● **What to produce**
Copy out the records below word for word, keeping every line, mark, and number unchanged.

════════════════════

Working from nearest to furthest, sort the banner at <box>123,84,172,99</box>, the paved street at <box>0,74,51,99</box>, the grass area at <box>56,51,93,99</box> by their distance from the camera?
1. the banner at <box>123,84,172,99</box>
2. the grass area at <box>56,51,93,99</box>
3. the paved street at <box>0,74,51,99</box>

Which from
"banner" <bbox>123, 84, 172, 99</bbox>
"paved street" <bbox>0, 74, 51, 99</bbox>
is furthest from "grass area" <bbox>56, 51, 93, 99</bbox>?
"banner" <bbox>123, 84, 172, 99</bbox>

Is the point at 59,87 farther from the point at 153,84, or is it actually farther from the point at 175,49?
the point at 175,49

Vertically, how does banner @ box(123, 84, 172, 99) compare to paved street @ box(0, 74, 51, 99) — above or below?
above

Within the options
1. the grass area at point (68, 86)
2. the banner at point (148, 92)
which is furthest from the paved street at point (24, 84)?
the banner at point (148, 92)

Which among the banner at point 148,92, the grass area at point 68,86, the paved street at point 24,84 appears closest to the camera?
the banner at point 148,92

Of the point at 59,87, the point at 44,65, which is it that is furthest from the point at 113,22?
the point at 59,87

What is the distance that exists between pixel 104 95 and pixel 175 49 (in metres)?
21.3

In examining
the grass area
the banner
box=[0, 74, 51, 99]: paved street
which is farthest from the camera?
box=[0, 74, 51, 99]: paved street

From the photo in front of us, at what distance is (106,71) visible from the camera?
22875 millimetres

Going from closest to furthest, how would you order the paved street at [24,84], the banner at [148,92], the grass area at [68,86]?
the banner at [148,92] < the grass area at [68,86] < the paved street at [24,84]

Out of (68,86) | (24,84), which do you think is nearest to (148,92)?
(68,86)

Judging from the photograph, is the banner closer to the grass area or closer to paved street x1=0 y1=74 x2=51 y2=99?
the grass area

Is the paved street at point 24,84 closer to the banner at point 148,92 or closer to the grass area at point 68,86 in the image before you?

════════════════════

● **Complete answer**
Working from nearest to furthest, sort the banner at <box>123,84,172,99</box>, the paved street at <box>0,74,51,99</box>, the grass area at <box>56,51,93,99</box> by their distance from the camera?
1. the banner at <box>123,84,172,99</box>
2. the grass area at <box>56,51,93,99</box>
3. the paved street at <box>0,74,51,99</box>

Which from
"banner" <bbox>123, 84, 172, 99</bbox>
"paved street" <bbox>0, 74, 51, 99</bbox>
is furthest from "grass area" <bbox>56, 51, 93, 99</bbox>?
"banner" <bbox>123, 84, 172, 99</bbox>

Is the point at 59,87 farther from the point at 153,84, or is it actually farther from the point at 175,49?
the point at 175,49

Vertically, how does banner @ box(123, 84, 172, 99) compare to paved street @ box(0, 74, 51, 99) — above or below?
above

Within the options
1. the grass area at point (68, 86)
2. the banner at point (148, 92)
which is furthest from the paved street at point (24, 84)?
the banner at point (148, 92)

Which among the banner at point 148,92, the grass area at point 68,86, the paved street at point 24,84 appears closest to the camera?
the banner at point 148,92

Of the point at 59,87, the point at 44,65, which is it that is furthest from the point at 113,22?
the point at 59,87

What is the distance that exists between pixel 104 95 and pixel 175 49 (in metres)?
21.3

In examining
the grass area
the banner
box=[0, 74, 51, 99]: paved street
which is farthest from the camera?
box=[0, 74, 51, 99]: paved street

From the photo in front of us, at what distance is (106,71) visible from the camera?
22875 millimetres

Going from closest to furthest, how would you order the paved street at [24,84], the banner at [148,92], the grass area at [68,86]?
the banner at [148,92] < the grass area at [68,86] < the paved street at [24,84]

Out of (68,86) | (24,84), which do you think is nearest to (148,92)?
(68,86)

Judging from the photograph, is the banner closer to the grass area or closer to paved street x1=0 y1=74 x2=51 y2=99?
the grass area

Is the paved street at point 24,84 closer to the banner at point 148,92 or closer to the grass area at point 68,86 in the image before you?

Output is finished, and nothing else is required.